Sensitivity analyses
We performed the moderator analysis in order to search for possible sources of heterogeneity related to the different characteristics among studies and selected populations (Table 2).
| k | n | ES | 95% CI | P | Q | I2 | Pa | |
|---|---|---|---|---|---|---|---|---|
| LVEF in HF studies | 0.065 | |||||||
| LVEF > 40% | 2 | 5097 | 0.53 | 0.41–0.68 | <0.001 | 0.27 | 0.00 | |
| LVEF ≤ 40% | 5 | 9982 | 0.76 | 0.57–1.01 | 0.056 | 7.38 | 45.80 | |
| RAS inhibitor | 0.279 | |||||||
| ACEi | 3 | 9744 | 0.78 | 0.61–1.00 | 0.052 | 3.10 | 35.44 | |
| ARB | 7 | 6712 | 0.63 | 0.48–0.85 | 0.002 | 9.50 | 36.85 | |
| Study population | 0.231 | |||||||
| HF patients | 7 | 15 079 | 0.67 | 0.52–0.85 | 0.001 | 13.57b | 55.79 | |
| Non-HF patients | 3 | 1377 | 0.86 | 0.61–1.22 | 0.403 | 0.02 | 0.00 | |
| Risk of bias | 0.321 | |||||||
| Unclear/low | 7 | 15 373 | 0.71 | 0.59–0.86 | 0.001 | 11.30 | 46.92 | |
| High | 3 | 1083 | 0.34 | 0.08–1.44 | 0.143 | 2.35 | 14.99 |
- a P for comparison between subgroups
- b P < 0.05
- ACEi, angiotensin-converting enzyme inhibitor; ARB, angiotensin II type 1 receptor blocker; HF, heart failure; LVEF, left ventricular ejection fraction; RAS, renin–angiotensin system.
A lower risk of worsening renal function with sacubitril/valsartan was found in studies on HF patients with EF > 40% as compared with studies on HF patients with EF ≤ 40%. No difference in ES was found between studies using ACEi or ARB as comparators.

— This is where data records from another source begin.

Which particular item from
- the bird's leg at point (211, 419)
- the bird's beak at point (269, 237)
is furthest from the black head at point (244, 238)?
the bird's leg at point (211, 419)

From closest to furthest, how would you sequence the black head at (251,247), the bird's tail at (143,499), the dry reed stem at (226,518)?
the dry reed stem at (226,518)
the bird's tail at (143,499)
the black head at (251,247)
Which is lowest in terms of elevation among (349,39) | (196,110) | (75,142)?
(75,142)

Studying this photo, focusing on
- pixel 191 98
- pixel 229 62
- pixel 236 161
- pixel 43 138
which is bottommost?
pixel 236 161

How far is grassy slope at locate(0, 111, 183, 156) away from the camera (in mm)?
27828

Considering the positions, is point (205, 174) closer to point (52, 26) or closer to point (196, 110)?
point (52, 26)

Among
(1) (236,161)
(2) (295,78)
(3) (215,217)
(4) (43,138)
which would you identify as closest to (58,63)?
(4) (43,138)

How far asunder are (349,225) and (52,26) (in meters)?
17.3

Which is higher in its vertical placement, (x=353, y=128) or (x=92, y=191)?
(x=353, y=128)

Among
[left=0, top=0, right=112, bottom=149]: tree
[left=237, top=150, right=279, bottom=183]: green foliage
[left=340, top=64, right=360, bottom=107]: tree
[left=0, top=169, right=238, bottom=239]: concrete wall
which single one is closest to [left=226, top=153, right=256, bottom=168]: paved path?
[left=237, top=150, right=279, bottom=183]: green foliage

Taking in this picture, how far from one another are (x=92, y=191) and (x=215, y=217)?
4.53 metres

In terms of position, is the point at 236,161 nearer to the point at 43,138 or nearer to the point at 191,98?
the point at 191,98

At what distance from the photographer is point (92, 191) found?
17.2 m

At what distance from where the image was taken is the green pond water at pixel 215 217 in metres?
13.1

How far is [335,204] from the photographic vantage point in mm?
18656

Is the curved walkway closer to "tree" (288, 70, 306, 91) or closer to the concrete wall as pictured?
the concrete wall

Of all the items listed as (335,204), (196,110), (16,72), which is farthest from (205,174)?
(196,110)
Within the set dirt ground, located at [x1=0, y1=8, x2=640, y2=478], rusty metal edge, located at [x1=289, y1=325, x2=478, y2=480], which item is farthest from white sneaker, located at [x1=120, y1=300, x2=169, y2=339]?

The association between sacubitril/valsartan and preserved renal function remained robust after restricting the analysis to studies on HF patients or those with low/unclear risk of bias. On the contrary, no significant ES was found when considering only studies on patients without HF or those with high risk of bias.
In meta-regression analyses (Figures S2–S5), the ES decreased with increasing age, while sex, duration of follow-up, and systolic BP at baseline had no significant effect. After those studies reporting renal function only as an adverse event were excluded, the association between sacubitril/valsartan and preserved renal function was confirmed with a moderate inconsistency between studies [k = 5; n = 14 791; pooled OR = 0.69 (95% IC 0.54–0.87); P = 0.002; I2 = 61.86%].
Discussion
This systematic review and meta-analysis of 10 RCTs highlight the protective role exerted by sacubitril/valsartan on the kidney, in terms of lower risk of worsening renal function. Patients treated with sacubitril/valsartan showed a 30% lower risk of renal events and eGFR progressive decline than did patients treated with RAS inhibitors alone. Studies on older patients and HF patients with preserved EF showed an even greater risk reduction.
In our systematic review, we included studies on both HF and non-HF patients in order to gain a comprehensive view of the evidence available to date, given the potentially different pathophysiological mechanisms for decreasing renal function. Our analysis shows how most of the available evidence on the renal effect of sacubitril/valsartan is currently focused on HF patients, thus suggesting still a central role of the cardiac benefit of sacubitril/valsartan also in the nephroprotection. This innovative drug has also been studied in hypertensive patients, showing a greater consistent BP reduction as compared with olmesartan.24, 25 These studies however took into account renal function only as an adverse effect, thus challenging the reliability and robustness of data. Our work highlights the urgent need for studies that investigate the renal outcome outside the HF setting.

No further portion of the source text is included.